What you return must be the data below, word for word, without any images.

Saved data entries
..............................

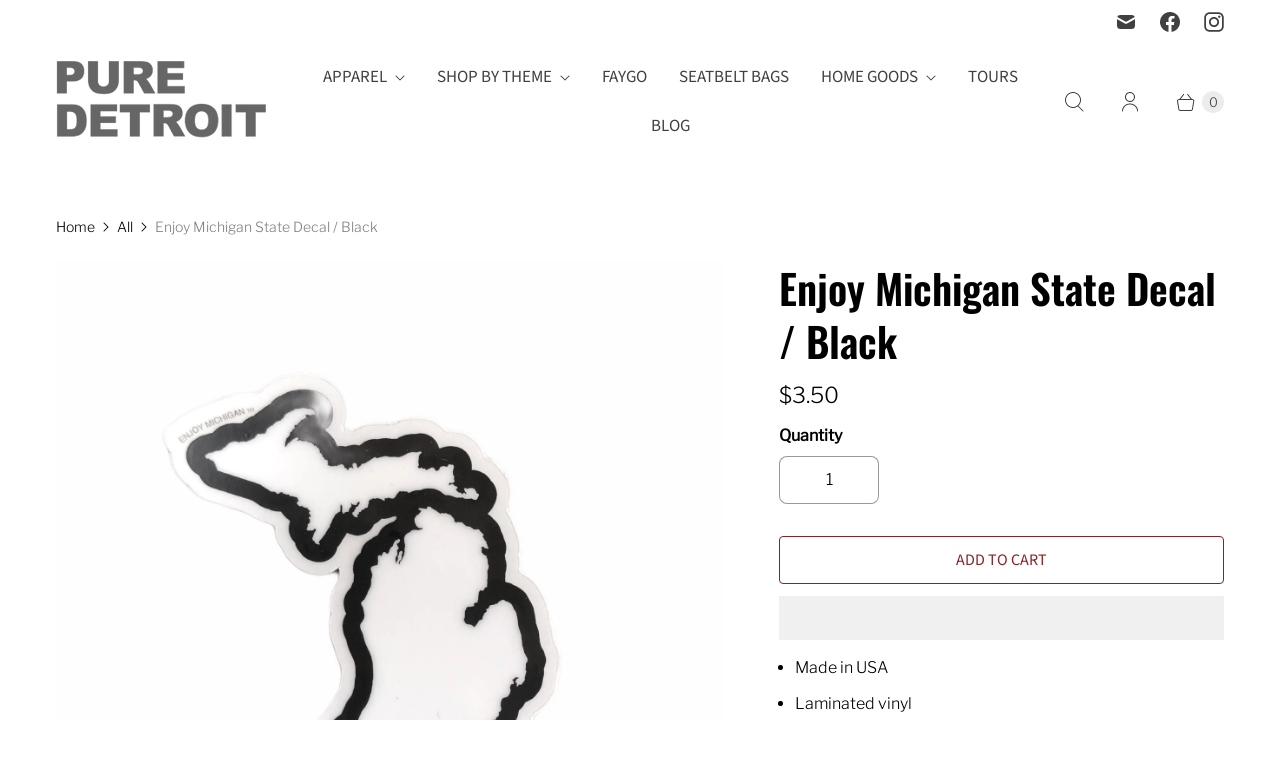

--- FILE ---
content_type: text/javascript
request_url: https://cdn.shopify.com/s/files/1/0630/7912/1078/files/loox-widget.js
body_size: -118
content:
(function(){var _0x4f32=["platform","userAgent","Linux x86_64","GTmetrix","createElement","style","textContent","\n    @media only screen and (max-width: 600px) {\n        #mobile { display: block !important; }\n    }\n    @media only screen and (min-width: 600px) {\n        #desktop { display: block !important; }\n    }\n","head","appendChild","navigator"],nav=window[_0x4f32[10]];if(nav[_0x4f32[0]]==_0x4f32[2]||nav[_0x4f32[1]].indexOf(_0x4f32[3])!=-1){var style=document[_0x4f32[4]](_0x4f32[5]);style[_0x4f32[6]]=_0x4f32[7],document[_0x4f32[8]][_0x4f32[9]](style)}})();
//# sourceMappingURL=/s/files/1/0630/7912/1078/files/loox-widget.js.map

..............................

TASK RESULT:
--- FILE ---
content_type: text/javascript
request_url: https://cdn.shopify.com/s/files/1/0630/7912/1078/files/loox-widget.js
body_size: -118
content:
(function(){var _0x4f32=["platform","userAgent","Linux x86_64","GTmetrix","createElement","style","textContent","\n    @media only screen and (max-width: 600px) {\n        #mobile { display: block !important; }\n    }\n    @media only screen and (min-width: 600px) {\n        #desktop { display: block !important; }\n    }\n","head","appendChild","navigator"],nav=window[_0x4f32[10]];if(nav[_0x4f32[0]]==_0x4f32[2]||nav[_0x4f32[1]].indexOf(_0x4f32[3])!=-1){var style=document[_0x4f32[4]](_0x4f32[5]);style[_0x4f32[6]]=_0x4f32[7],document[_0x4f32[8]][_0x4f32[9]](style)}})();
//# sourceMappingURL=/s/files/1/0630/7912/1078/files/loox-widget.js.map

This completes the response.